Desculpa

Estava a passar no parque ao final da tarde. Ela não devia de ter mais de trinta anos. Entre a sandes que estava a comer, em jeito de refeição de almoço, o telemóvel ligado numa mão e um caderninho noutra, escrevia para de vez em quando parar e olhar para o rio. Chamou-me a atenção o olhar, cansado mas ainda com um certo brilho no fim. Quando acabou de escrever, arrancou a folha e amachucou-a. Atirou para o caixote do lixo mais perto e virou costas. Não acertou. Fui buscar a folha e li.


Desculpa...

... por todas as vezes em que quis sair da cama mais cedo e não consegui. Os lençois e as cobertas quentem, impediram-me ao agarrarem-me, contra a minha vontade.

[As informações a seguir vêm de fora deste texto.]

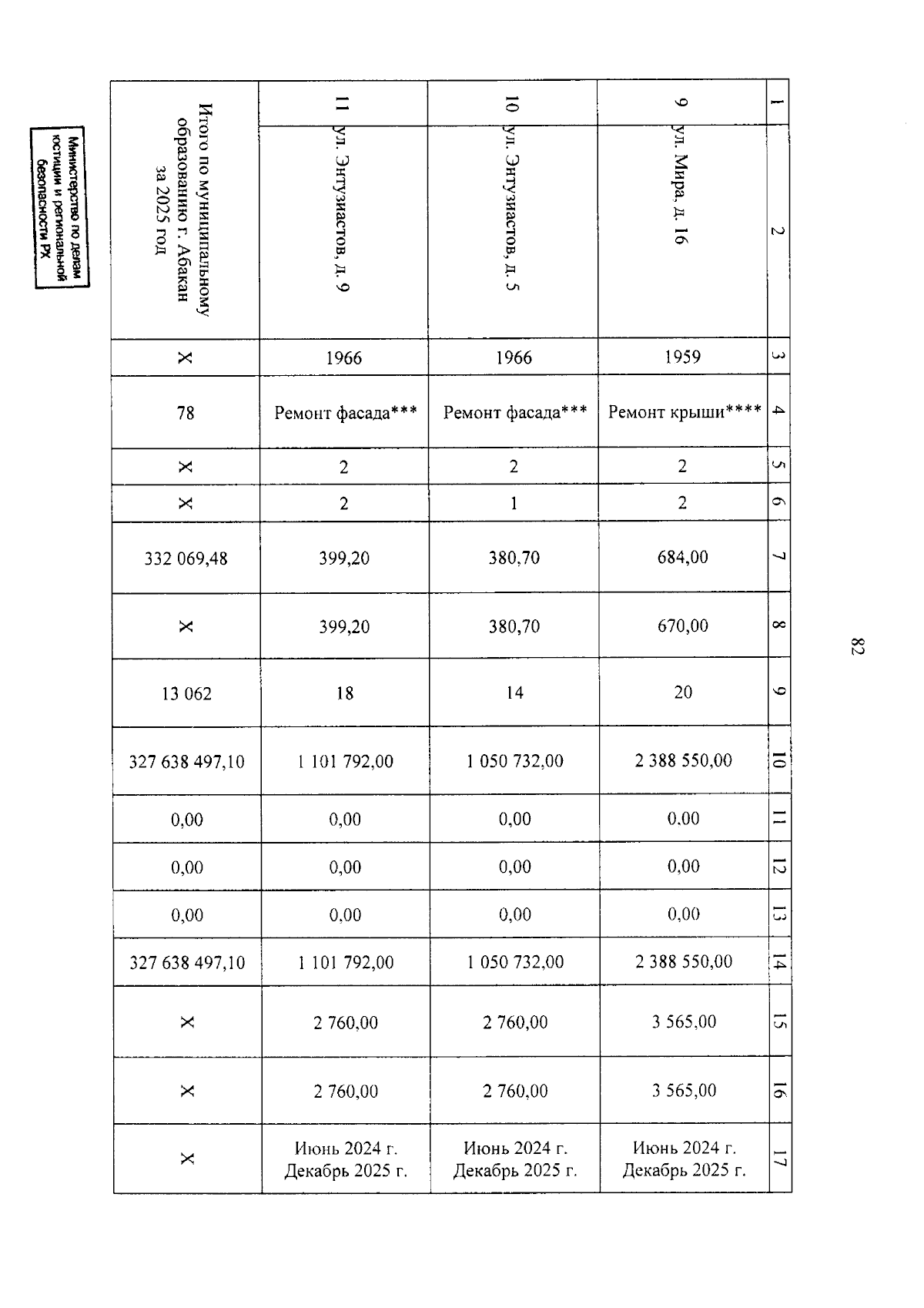 82

| 1 | 2 | 3 | 4 | 5 | 6 | 7 | 8 | 9 | 10 | 11 | 12 | 13 | 14 | 15 | 16 | 17 |
|---|---|---|---|---|---|---|---|---|---|---|---|---|---|---|---|---|
| 9 | ул. Мира, д. 16 | 1959 | Ремонт крыши**** | 2 | 2 | 684,00 | 670,00 | 20 | 2 388 550,00 | 0,00 | 0,00 | 0,00 | 2 388 550,00 | 3 565,00 | 3 565,00 | Июнь 2024 г. Декабрь 2025 г. |
| 10 | ул. Энтузиастов, д. 5 | 1966 | Ремонт фасада*** | 2 | 1 | 380,70 | 380,70 | 14 | 1 050 732,00 | 0,00 | 0,00 | 0,00 | 1 050 732,00 | 2 760,00 | 2 760,00 | Июнь 2024 г. Декабрь 2025 г. |
| 11 | ул. Энтузиастов, д. 9 | 1966 | Ремонт фасада*** | 2 | 2 | 399,20 | 399,20 | 18 | 1 101 792,00 | 0,00 | 0,00 | 0,00 | 1 101 792,00 | 2 760,00 | 2 760,00 | Июнь 2024 г. Декабрь 2025 г. |
| Итого по муниципальному образованию г. Абакан за 2025 год | | X | 78 | X | X | 332 069,48 | X | 13 062 | 327 638 497,10 | 0,00 | 0,00 | 0,00 | 327 638 497,10 | X | X | X |

Министерство по делам юстиции и региональной безопасности РХ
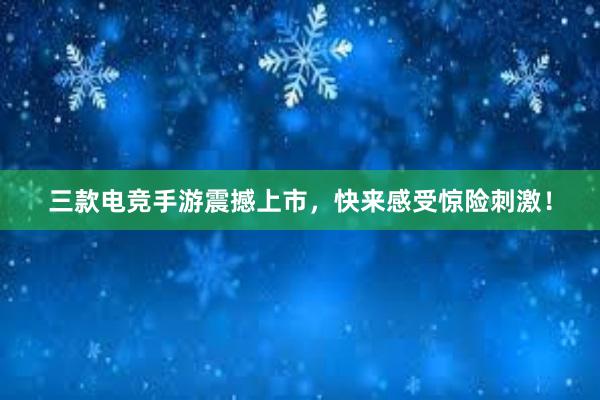 三款电竞手游震撼上市，快来感受惊险刺激！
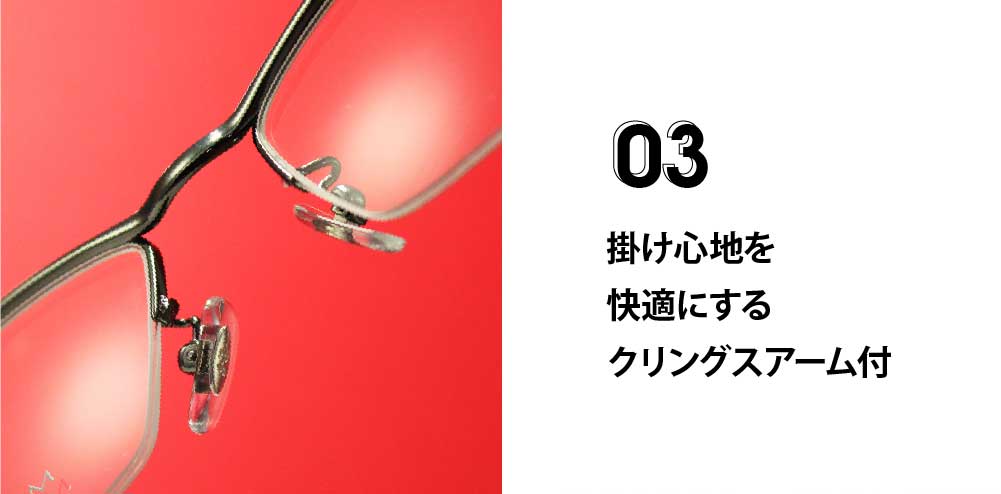 03

掛け心地を
快適にする
クリングスアーム付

... por preferir ver programas sem conteúdo, puro lixo comercial, onde por 20 minutos, desligo a pouca massa encefálica que ainda está a funcionar aquela hora da noite.

... pelas vezes em que fui buscar um chocolate, e outro, e outro e a fruteira ali em desespero a mostrar-me toda a nudez da fruta, em jeito de sedução descarada.

... pelas desculpas que invento, crio e que dão uma trabalheira para não andar mais vezes a pé, faltar ao ginásio, não ir correr, subir uma árvore ou escalar a montanha mais perto. Não me apeteceu.

... pelas vezes em que desliguei o telemóvel porque me apeteceu o silêncio, e nem mais uma sms, um mail, uma chamada nacional ou internacional. Mandem pombos correios. Sempre são mais bonitos.

... pela cozinha em desatino, pelo pó acumulado, por teias de aranhas importadas do castelo da Bela Adormecida. 

Querido Pai Natal, para o ano, vai correr melhor. Por agora é o que temos. Somos humanos e se não entenderes isso, estás na profissão errada mas já chega desta maldita consciência dar cabo de tudo o que era suposto estar a pensar e fazer, para o que se consegue efetivamente fazer. 

Se sabemos exatamente o que nos faz bem, porque continuamos a sentir-nos culpados por tudo aquilo que não nos apetece fazer?